Thursday, December 19th, 2013
This Concludes Our Broadcast Day
The heat death of a music blog
WikipediaOh hi, I didn’t see you there.
Welcome to the final post on chromewaves.net. Yes, that’s right. After eleven years and four months and a number of days I can’t be bothered to add up, after hundreds of concerts and festivals, countless record reviews, concert announcements, news links, MP3s, videos, and whatever the hell else I’ve posted here since September 2002, I’m calling it a day.
For the whys and wherefores, I would direct you to the tin anniversary post from last September. Go ahead, I’ll wait. What’s interesting to me in re-reading that post is that I have very little else to add, either gratitude or grievance. Every factor cited then in my thinking very hard about quitting this blog – general tiredness, industry fatigue, declining metrics, a lack of interest from within and without – still holds as much now as it did then, probably even moreso. As it turns out, the slow lane that I supposedly pulled into for the past 16 months wasn’t all that much slower than the fast lane, and it has become evident that my only choices are to either keep my foot on the gas until the needle hit ‘E’ and I flame out spectacularly or to take the next off ramp. And so here we are.
This is not a decision that I’ve taken lightly. I’ve basically spent the past year waiting/hoping for the spark of musical discovery and impulse/compulsion to share to reignite, but it simply hasn’t. Know that early drafts of this post were very different and very pointed – I planned wonderful rants about commodification, listification, commercialization, devaluation, trivialization, all kinds of -ations – but while therapeutic, were not the note I wanted to go out on. Music and blogging and music blogging have been very, very good to me, but I fear that were I to keep at it that gratitude would further curdle into resentment and cynicism and this thing that I’ve built, that has defined and directed so much of my life this past decade plus and am very proud of would suffer for it.
Already I feel the quality of what I do has diminished relative to its peak and I don’t want to stay around too long, like the pro athlete who doesn’t know when to quit and needs either a torn hamstring or demotion to the minors to get the message.
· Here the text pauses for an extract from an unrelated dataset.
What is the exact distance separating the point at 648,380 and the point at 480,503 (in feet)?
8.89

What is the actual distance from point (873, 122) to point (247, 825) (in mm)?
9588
And so I’ve played out this season – I think we’re done with 2013 things – and am hanging it up. I am certain that I will miss many, many things about being an active and constant voice in the conversation about new music, but shouting at and over the ever-deafening din of the music hype echo chamber to fewer and fewer ears won’t be one of them. The machine can’t stop, won’t stop, and I need to get off.
I will still be active – probably more active – on the Twitters with broadcasting stuff I come across that I find interesting or thing may be of interest, and maybe I’ll get around to trying out this Tumblr thing. Plus at some point I intend to finally attend to that redesign of this site I talked about and convert it into something more archivally-inclined than an old-school blog form.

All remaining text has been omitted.